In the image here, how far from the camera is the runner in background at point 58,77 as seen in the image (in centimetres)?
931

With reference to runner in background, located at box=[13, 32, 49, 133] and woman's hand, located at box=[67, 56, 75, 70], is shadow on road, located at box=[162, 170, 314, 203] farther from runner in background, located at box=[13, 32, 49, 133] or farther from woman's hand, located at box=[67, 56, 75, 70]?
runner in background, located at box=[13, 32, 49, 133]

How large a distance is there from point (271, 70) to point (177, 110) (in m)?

::::::

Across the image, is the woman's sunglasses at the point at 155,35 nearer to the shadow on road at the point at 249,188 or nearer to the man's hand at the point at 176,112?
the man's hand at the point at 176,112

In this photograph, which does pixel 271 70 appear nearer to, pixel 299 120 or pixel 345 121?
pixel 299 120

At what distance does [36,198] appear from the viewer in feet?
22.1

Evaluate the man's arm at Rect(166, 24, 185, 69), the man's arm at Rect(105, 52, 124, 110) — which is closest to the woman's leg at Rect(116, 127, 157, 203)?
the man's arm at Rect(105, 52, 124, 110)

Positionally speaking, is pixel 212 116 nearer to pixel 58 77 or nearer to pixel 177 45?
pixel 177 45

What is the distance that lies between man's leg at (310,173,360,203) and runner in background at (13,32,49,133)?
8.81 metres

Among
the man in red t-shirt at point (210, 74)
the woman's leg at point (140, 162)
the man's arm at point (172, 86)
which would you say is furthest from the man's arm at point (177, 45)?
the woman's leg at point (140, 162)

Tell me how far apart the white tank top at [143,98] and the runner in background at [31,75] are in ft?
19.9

::::::

## [Instruction]
Determine how many lines of the records contain the word "image", treating uppercase and lowercase letters as distinct. State only the number.

## [Response to the task]
2